-- FOXBOROUGH, Mass. -- It didn't take long for one of the newest members of the New England Patriots to make some noise in training camp.
Defensive back Stephon Gilmore, who signed a five-year, $65 million deal with the team in March, tangled with wide receiver Julian Edelman, resulting in the ejection of both players from Tuesday morning's practice session.
Edelman and Gilmore, who were matched up during an 11-on-11 red zone drill during the latter portion of practice, got tangled up in the back of the end zone. As a pass from Jacoby Brissett to Edelman fell incomplete, the fiery wide receiver took exception to Gilmore's physical play and wrestled him to the ground before coaches and teammates separated the two.
Both players' helmets were off by the end of the scuffle.
"That stuff happens and everyone knows Jules is a fiery guy," Devin McCourty, a team captain, said. "I think the biggest thing is those two positions compete all day. Whether it's individual release drills, one-on-ones, 7-on-7 -- it's the same guys.
"I think the greatest thing about our team is that all that stuff happens on the field, it's football, it never carries over to the locker room. We understand we're out here to get better and those two guys will come back out here tomorrow and compete at a high level again."
Patriots coach Bill Belichick has a non-negotiable practice rule: No fights. If you do fight, you are ejected.
Wide receiver Brandin Cooks said he "absolutely" agrees with Belichick's policy.
"There's no time to waste," he said.
The 6-foot-1, 190-pound Gilmore, who is noted for his length and physical play, gives the Patriots another option when matching up against some of the bigger receivers who have become more prevalent across the NFL.

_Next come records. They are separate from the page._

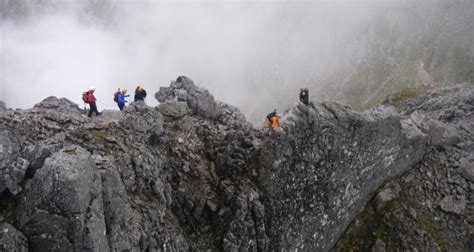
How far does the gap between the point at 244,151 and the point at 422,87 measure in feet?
146

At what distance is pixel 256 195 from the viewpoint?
29.5 metres

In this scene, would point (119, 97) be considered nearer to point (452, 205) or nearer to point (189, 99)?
point (189, 99)

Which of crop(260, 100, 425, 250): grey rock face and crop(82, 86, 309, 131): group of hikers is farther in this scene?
crop(260, 100, 425, 250): grey rock face

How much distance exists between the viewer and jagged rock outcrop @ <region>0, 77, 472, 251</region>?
2025cm

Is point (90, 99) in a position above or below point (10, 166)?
above

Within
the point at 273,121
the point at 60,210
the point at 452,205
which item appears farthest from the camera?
the point at 452,205

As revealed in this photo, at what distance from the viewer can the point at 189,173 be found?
95.5 ft

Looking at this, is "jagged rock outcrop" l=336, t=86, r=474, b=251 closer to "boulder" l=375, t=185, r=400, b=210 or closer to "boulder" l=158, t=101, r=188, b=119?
"boulder" l=375, t=185, r=400, b=210

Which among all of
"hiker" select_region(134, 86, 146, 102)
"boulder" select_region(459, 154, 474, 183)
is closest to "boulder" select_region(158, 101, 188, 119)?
"hiker" select_region(134, 86, 146, 102)

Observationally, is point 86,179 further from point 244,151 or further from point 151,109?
point 244,151

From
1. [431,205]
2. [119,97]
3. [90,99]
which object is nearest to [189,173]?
[119,97]

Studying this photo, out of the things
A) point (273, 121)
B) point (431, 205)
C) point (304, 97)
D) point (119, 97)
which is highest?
point (119, 97)

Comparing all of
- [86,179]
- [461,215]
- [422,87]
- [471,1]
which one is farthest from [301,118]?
[471,1]

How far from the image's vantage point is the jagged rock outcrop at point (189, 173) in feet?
66.4
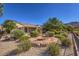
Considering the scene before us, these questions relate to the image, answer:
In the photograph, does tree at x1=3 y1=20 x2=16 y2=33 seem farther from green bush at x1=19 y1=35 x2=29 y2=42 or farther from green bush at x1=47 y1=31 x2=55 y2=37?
green bush at x1=47 y1=31 x2=55 y2=37

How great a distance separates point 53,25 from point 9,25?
66 centimetres

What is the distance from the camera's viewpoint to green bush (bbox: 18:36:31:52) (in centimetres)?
296

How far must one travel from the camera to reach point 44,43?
9.85 ft

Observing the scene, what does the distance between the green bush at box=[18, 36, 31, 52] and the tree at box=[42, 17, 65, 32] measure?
1.03 ft

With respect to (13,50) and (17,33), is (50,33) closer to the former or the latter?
(17,33)

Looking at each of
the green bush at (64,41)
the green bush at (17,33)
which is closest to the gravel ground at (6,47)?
the green bush at (17,33)

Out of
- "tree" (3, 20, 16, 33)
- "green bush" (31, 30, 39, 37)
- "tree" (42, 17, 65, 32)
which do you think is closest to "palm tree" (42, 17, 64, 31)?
"tree" (42, 17, 65, 32)

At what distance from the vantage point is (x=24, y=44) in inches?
118

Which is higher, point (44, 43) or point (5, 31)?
point (5, 31)

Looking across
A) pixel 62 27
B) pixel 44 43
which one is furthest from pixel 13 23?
pixel 62 27

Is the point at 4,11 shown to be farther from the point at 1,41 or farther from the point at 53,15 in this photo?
the point at 53,15

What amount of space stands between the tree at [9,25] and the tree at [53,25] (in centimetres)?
45

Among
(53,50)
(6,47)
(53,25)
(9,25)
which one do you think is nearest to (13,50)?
(6,47)

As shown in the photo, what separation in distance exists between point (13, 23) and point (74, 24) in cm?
90
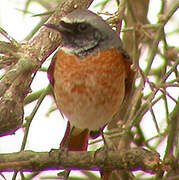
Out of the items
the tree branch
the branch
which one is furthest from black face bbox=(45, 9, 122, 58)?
the branch

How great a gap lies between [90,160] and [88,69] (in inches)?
24.8

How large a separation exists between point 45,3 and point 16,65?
1.23 m

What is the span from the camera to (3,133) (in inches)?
97.0

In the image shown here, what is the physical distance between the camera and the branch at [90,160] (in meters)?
2.45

Gilmore spent the first five seasons of his NFL career with the Buffalo Bills, amassing 14 interceptions in 68 games, including five picks in 15 games last season.
Linebacker David Harris said that "there is no animosity off the field."
"They are just trying to win, to compete every play, and once the next play starts it is forgotten about," he said. "They're not holding any grudges, or anything like that. It is part of training camp -- it's hot, people are miserable, tired of going against each other. That's part of the grind of training camp -- every player on every team goes through it."